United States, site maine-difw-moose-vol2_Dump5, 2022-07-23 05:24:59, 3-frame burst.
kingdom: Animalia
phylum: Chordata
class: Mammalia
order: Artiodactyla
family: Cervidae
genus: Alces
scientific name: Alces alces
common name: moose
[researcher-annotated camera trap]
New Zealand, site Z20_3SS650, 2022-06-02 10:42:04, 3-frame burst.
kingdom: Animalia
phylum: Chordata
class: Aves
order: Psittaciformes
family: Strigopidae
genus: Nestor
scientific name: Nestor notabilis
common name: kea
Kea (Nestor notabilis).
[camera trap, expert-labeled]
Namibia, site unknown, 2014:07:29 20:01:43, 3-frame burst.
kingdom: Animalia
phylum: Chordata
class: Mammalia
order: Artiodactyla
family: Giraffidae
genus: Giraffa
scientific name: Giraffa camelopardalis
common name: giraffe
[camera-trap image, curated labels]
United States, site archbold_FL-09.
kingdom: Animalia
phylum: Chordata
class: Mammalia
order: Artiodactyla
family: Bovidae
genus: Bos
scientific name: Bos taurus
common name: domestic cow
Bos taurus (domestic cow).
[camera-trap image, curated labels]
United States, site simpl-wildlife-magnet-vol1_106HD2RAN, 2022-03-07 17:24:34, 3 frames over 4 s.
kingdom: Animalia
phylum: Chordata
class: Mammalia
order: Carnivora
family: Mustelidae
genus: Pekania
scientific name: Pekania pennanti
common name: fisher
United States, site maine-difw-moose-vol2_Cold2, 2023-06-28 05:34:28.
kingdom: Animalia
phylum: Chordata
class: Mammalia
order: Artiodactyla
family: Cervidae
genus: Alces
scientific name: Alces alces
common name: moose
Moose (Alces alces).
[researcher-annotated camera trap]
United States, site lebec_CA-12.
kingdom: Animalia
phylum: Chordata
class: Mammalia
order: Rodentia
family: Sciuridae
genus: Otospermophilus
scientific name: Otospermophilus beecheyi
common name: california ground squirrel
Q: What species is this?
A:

----

» **About this task**
The entire listing must be repeated without a single change.

» **Result**
United States, site maine-difw-moose-vol2_Dump5, 2022-07-23 05:24:59, 3-frame burst.
kingdom: Animalia
phylum: Chordata
class: Mammalia
order: Artiodactyla
family: Cervidae
genus: Alces
scientific name: Alces alces
common name: moose
[researcher-annotated camera trap]
New Zealand, site Z20_3SS650, 2022-06-02 10:42:04, 3-frame burst.
kingdom: Animalia
phylum: Chordata
class: Aves
order: Psittaciformes
family: Strigopidae
genus: Nestor
scientific name: Nestor notabilis
common name: kea
Kea (Nestor notabilis).
[camera trap, expert-labeled]
Namibia, site unknown, 2014:07:29 20:01:43, 3-frame burst.
kingdom: Animalia
phylum: Chordata
class: Mammalia
order: Artiodactyla
family: Giraffidae
genus: Giraffa
scientific name: Giraffa camelopardalis
common name: giraffe
[camera-trap image, curated labels]
United States, site archbold_FL-09.
kingdom: Animalia
phylum: Chordata
class: Mammalia
order: Artiodactyla
family: Bovidae
genus: Bos
scientific name: Bos taurus
common name: domestic cow
Bos taurus (domestic cow).
[camera-trap image, curated labels]
United States, site simpl-wildlife-magnet-vol1_106HD2RAN, 2022-03-07 17:24:34, 3 frames over 4 s.
kingdom: Animalia
phylum: Chordata
class: Mammalia
order: Carnivora
family: Mustelidae
genus: Pekania
scientific name: Pekania pennanti
common name: fisher
United States, site maine-difw-moose-vol2_Cold2, 2023-06-28 05:34:28.
kingdom: Animalia
phylum: Chordata
class: Mammalia
order: Artiodactyla
family: Cervidae
genus: Alces
scientific name: Alces alces
common name: moose
Moose (Alces alces).
[researcher-annotated camera trap]
United States, site lebec_CA-12.
kingdom: Animalia
phylum: Chordata
class: Mammalia
order: Rodentia
family: Sciuridae
genus: Otospermophilus
scientific name: Otospermophilus beecheyi
common name: california ground squirrel
Q: What species is this?
A:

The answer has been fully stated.